The Thompson submachine gun was a semi- or fully-automatic delayed blowback weapon. Known as the "Tommy Gun", the weapon was originally designed by General John Thompson for use in World War I, but prototype designs built by Auto-Ordnance Corporation were completed just as the war ended. With the military fairly uninterested in the weapon, the Thompson was marketed at the general public, and eventually became a well-known weapon for criminals in the 1920's and 1930's.

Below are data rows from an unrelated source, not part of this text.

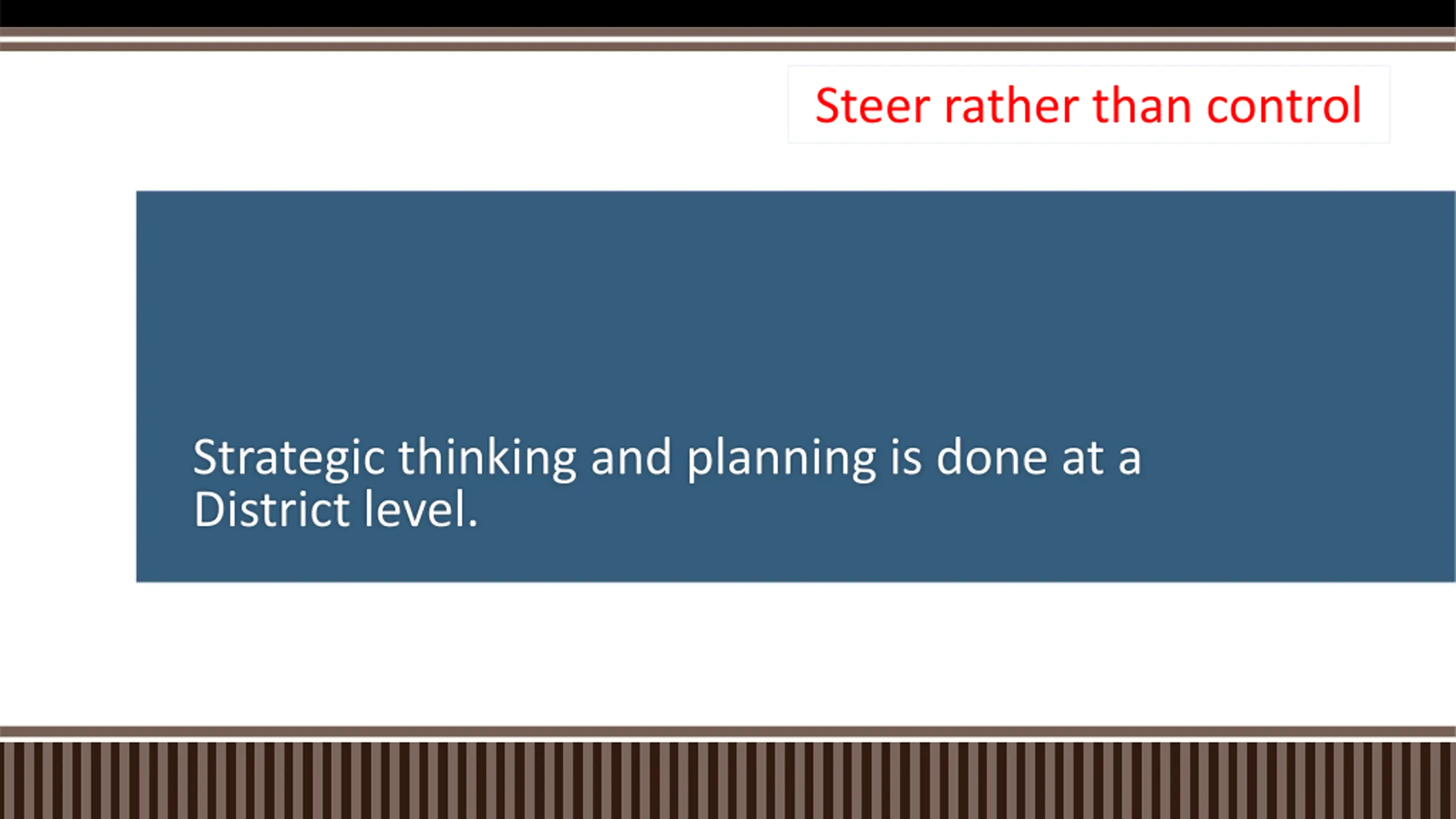 Steer rather than control

Strategic thinking and planning is done at a District level.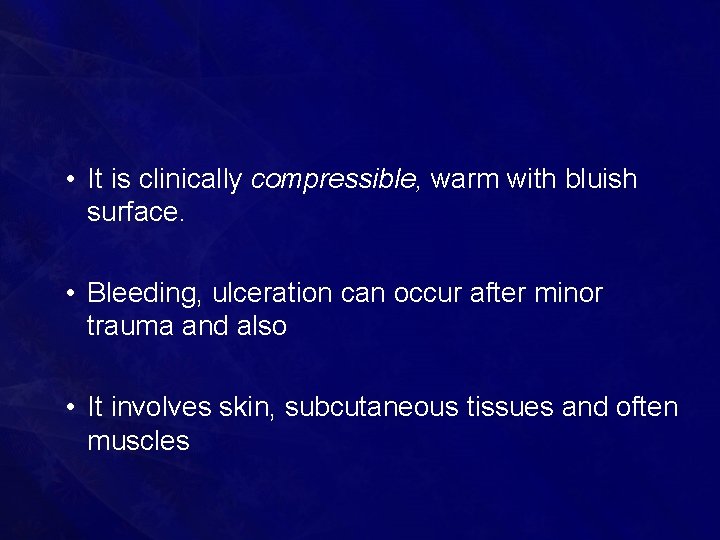 • It is clinically compressible, warm with bluish surface.

• Bleeding, ulceration can occur after minor trauma and also

• It involves skin, subcutaneous tissues and often muscles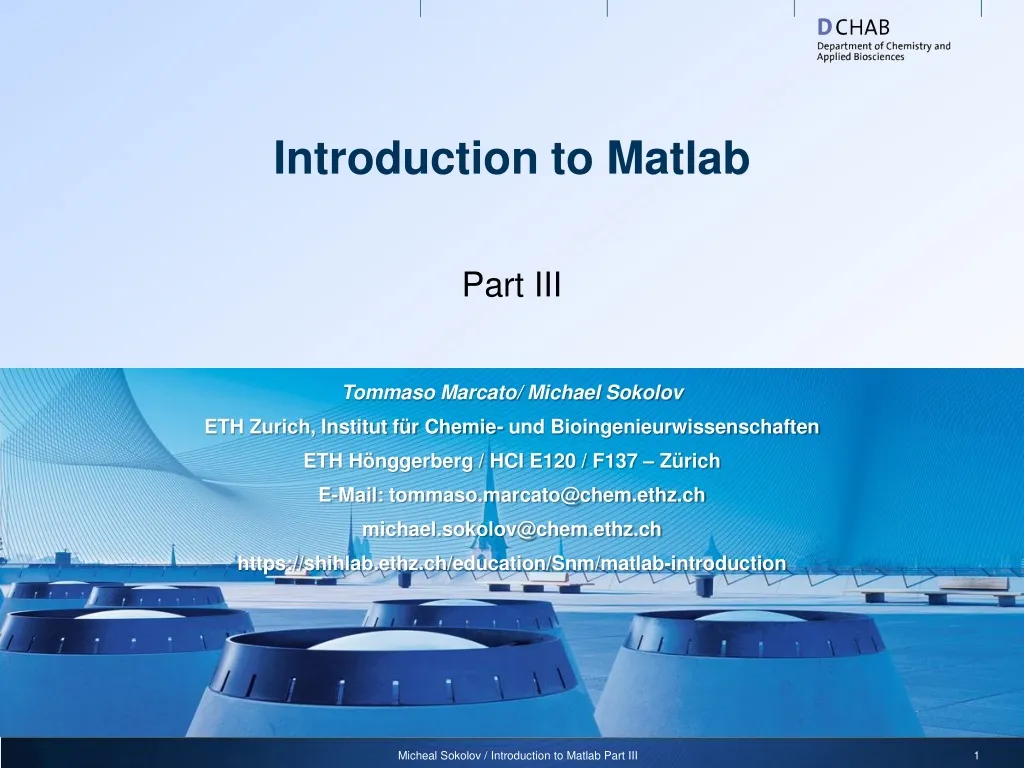 DCHAB
Department of Chemistry and Applied Biosciences

Introduction to Matlab

Part III

Tommaso Marcato/ Michael Sokolov

ETH Zurich, Institut für Chemie- und Bioingenieurwissenschaften

ETH Hönggerberg / HCI E120 / F137 – Zürich

E-Mail: tommaso.marcato@chem.ethz.ch

michael.sokolov@chem.ethz.ch

https://shihlab.ethz.ch/education/Snm/matlab-introduction

Micheal Sokolov / Introduction to Matlab Part III

1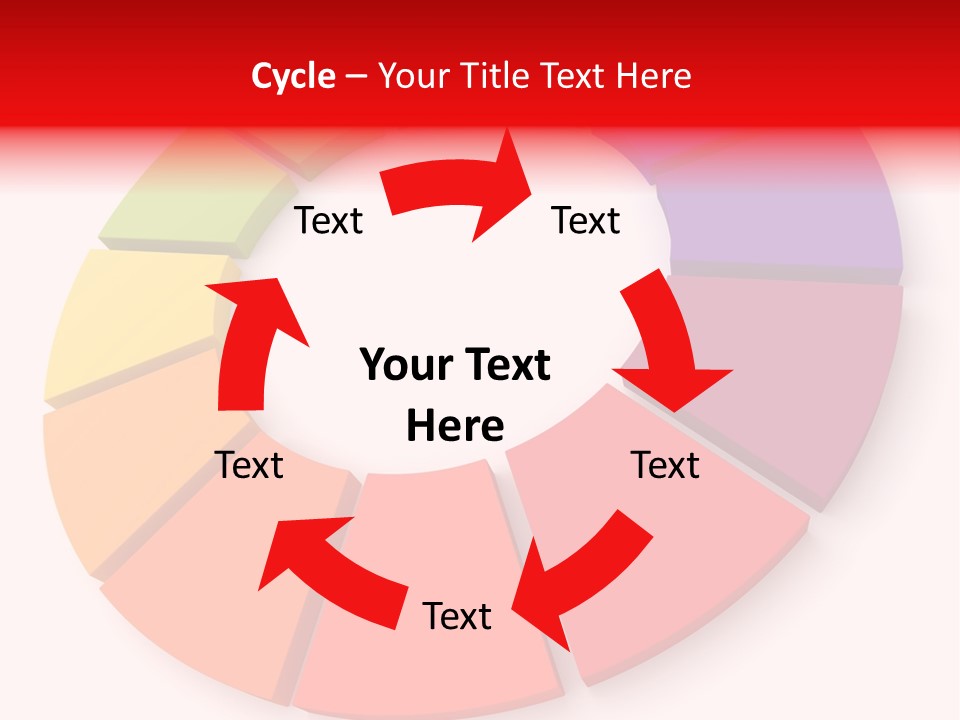 Cycle – Your Title Text Here

Text

Text

Your Text Here

Text

Text

Text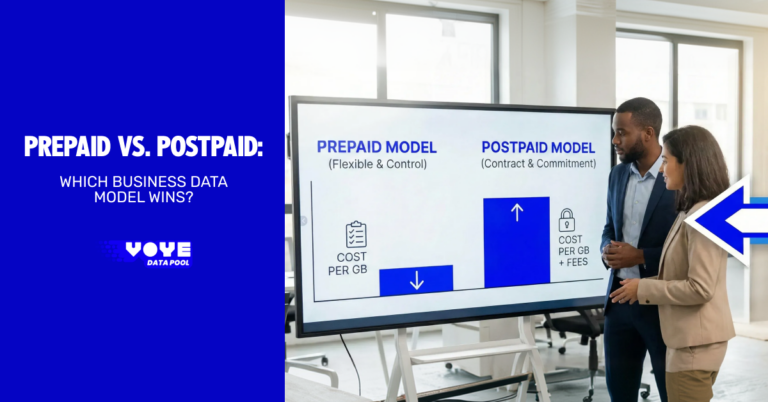 PREPAID VS. POSTPAID:

WHICH BUSINESS DATA MODEL WINS?

VOYE
DATA POOL

PREPAID MODEL
(Flexible & Control)

POSTPAID MODEL
(Contract & Commitment)

COST PER GB

COST PER GB + FEES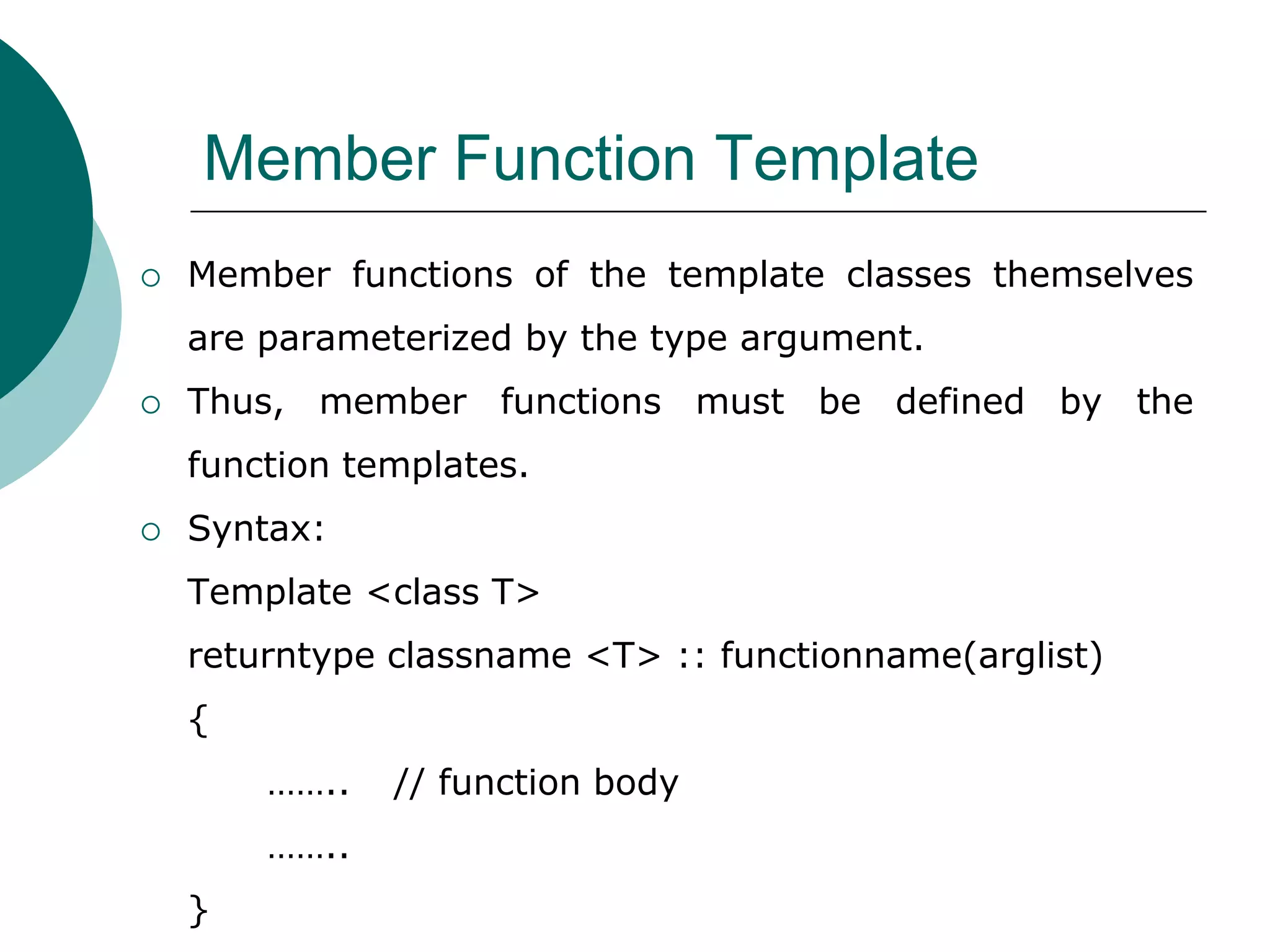 Member Function Template

○ Member functions of the template classes themselves are parameterized by the type argument.

○ Thus, member functions must be defined by the function templates.

○ Syntax:

Template <class T>

returntype classname <T> :: functionname(arglist)

{

…….. // function body

……..

}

In 1938 the U.S. Army adopted the Thompson as a weapon and it was given the M1928A1 designation. A variant of the M1928 model, the M1928A1 used a horizontal foregrip instead of a vertical foregrip, and made use of box magazines instead of drum magazines. The 50-round drum magazine was prone to jamming and was not well suited to combat conditions.
Updates to the weapon were made over time in order to simplify its production, and in April of 1942 the M1 model of the Thompson replaced the older M1928A1. Among the changes made were a permanently attached buttstock, and design alterations that prevented the use of the drum magazine. By October of 1942 the M1 was replaced by the M1A1, which removed the M1's firing pin and hammer and replaced it with firing pin machined into the face of the bolt. Production of the M1/M1A1 during World War II was accomplished by Auto-Ordnance Corporation and Savage Arms Company, who produced 847,991 and 539,143 copies of the weapon respectively. The Thompson was a reliable and well-respected weapon, with its major drawbacks being its significant weight and limited range.
The M1A1 was eventually replaced by the M3 submachine gun. The M3 was significantly cheaper to manufacture and went into service in 1944. Although no longer an actively supplied weapon, the Thompson would continue to serve the Army through Korea and, in limited use, Vietnam.